He died suddenly, of apoplexy, at his residence, No. 123 Lexington avenue. New York, Thursday morning, 18 Nov., 1886. The funeral services were held on the following Monday, at the Church of the Heavenly Rest. President Cleveland and his cabinet, Chief-Justice Waite, ex-President Hayes, James G. Blaine, Gens. Sherman, Sheridan, and Schofield, and the surviving members of President Arthur's cabinet, were in attendance. On the same day a special train conveyed his remains to Albany, where they were placed by the side of his wife in the family burial-place in Rural cemetery.

---*---

** TASK SET **
(1) Write out the stretch of the death-and-funeral passage from "He died suddenly, of" through "in Rural cemetery.", switching "Albany" to "Saratoga".
(2) According to the death-and-funeral passage, where were the funeral services held?

---*---

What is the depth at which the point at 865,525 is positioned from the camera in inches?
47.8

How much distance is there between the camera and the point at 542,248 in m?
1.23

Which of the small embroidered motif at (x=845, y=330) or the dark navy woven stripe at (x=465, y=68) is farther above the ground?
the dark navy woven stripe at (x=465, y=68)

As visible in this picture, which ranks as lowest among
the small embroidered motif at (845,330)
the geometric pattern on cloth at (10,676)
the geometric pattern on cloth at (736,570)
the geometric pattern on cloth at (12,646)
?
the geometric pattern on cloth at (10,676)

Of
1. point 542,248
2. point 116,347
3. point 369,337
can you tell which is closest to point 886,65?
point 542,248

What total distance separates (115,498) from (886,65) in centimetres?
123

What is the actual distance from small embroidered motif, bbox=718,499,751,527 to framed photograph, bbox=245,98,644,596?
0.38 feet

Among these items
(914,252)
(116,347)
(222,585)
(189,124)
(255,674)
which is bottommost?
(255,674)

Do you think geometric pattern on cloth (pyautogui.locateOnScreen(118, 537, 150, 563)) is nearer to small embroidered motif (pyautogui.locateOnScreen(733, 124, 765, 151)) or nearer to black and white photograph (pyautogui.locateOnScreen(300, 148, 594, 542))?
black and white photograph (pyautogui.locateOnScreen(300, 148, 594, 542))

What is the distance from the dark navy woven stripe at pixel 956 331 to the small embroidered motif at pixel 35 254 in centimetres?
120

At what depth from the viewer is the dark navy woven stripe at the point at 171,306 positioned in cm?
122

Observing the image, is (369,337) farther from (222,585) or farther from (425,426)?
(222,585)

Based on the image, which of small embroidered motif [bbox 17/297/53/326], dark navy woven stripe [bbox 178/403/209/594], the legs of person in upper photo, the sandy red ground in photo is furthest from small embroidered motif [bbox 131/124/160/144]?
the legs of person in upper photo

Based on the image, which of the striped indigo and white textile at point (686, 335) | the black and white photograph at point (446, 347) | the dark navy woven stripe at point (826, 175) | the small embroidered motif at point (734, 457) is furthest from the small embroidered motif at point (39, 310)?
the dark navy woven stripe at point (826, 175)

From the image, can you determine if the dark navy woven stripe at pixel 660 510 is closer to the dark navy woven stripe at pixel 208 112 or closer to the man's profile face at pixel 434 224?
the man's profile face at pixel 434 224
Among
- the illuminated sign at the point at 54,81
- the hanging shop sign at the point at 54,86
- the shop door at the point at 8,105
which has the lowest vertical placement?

---*---

** IN RESPONSE **
(1)
He died suddenly, of apoplexy, at his residence, No. 123 Lexington avenue. New York, Thursday morning, 18 Nov., 1886. The funeral services were held on the following Monday, at the Church of the Heavenly Rest. President Cleveland and his cabinet, Chief-Justice Waite, ex-President Hayes, James G. Blaine, Gens. Sherman, Sheridan, and Schofield, and the surviving members of President Arthur's cabinet, were in attendance. On the same day a special train conveyed his remains to Saratoga, where they were placed by the side of his wife in the family burial-place in Rural cemetery.

(2) At the Church of the Heavenly Rest.